My old newfound friend phoned me yesterday. I hadn't heard her voice in well over thirty+ years. It hadn't changed. She has led a life as an emergency room nurse, a teacher, a farmer, a saw mill operator and now an artist. It turns out she is an expert in the art of Chinese fine line painting and conducts classes. And yes, she's in her eighties. Below is some of her work on exhibit at a gallery:


We also shared missing children stories. One of her sons estranged himself for twelve years from the entire family. During that time she missed the birth of her grandchildren and their growing up years. Years never regained of course - lost forever and with no foundational love for those grandchildren like she has with her other son's. She is stoic when she tells me this and has made the best of it, even through the apologies of her prodigal son. She said to me: "Apologies are too small, too inadequate. I tell him I do not want to hear them for they are meaningless. Let's make the best of the remaining years."

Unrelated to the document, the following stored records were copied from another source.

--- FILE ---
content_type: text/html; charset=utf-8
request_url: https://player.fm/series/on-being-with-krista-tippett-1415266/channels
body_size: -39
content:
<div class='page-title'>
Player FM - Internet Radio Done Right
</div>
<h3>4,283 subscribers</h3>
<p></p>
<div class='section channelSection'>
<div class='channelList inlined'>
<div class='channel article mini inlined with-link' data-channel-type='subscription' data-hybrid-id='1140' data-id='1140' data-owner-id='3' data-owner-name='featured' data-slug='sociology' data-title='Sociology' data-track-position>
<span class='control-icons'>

Wise words. I'd forgotten how very wise she was.

Shared heartbreaks. Shared creative souls.

A long lost friendship retrieved from the mists of time and misunderstandings. Elder bonus.

Tuesday, January 14, 2014

Tell Me A Story


My gosh, old friends. Friends that have long vanished down the tunnel of their own lives, breathing and doing and celebrating and grieving - without you.

I can never sing the praises of FaceBook loudly enough. As I've mentioned before.

I had a friend, 12 years older than me – though I had forgotten exactly how much older she was as she had that younger energy around her until she reminded me. We played bridge in those days. A lot. In the absence of a foursome, her 12 year old son and my 9 year old daughter filled the gap. We were lucky they were so brilliant.

We lived around the corner from each other in a small town in Ontario. In enormous century homes of red brick and atmosphere. History breathed from each others' walls. I've never lost my love for old houses, obviously.

We cottaged (a uniquely Ontario term for going off to a wilderness cabin for a while) with our kids and husbands of the time. And drank together. Boy, did we drink together. The name of the cottage was “While You're Up”. Tells you everything you need to know. And then there was an incident, as there sometimes is. And the friendship survives or it doesn't, And ours went into a coma.

But I never forgot. And neither did she apparently. Because through FaceBook we have reconnected and it's been so very easy after, oh my, 35 years perhaps. So we now email. Lengthily. We pursued our individual artistic souls after we 'broke up'. And she ended one of her recent emails with: “Tell me a story”.

And so I did and ended mine today with: “Tell me one.”

This could go on for a very long time.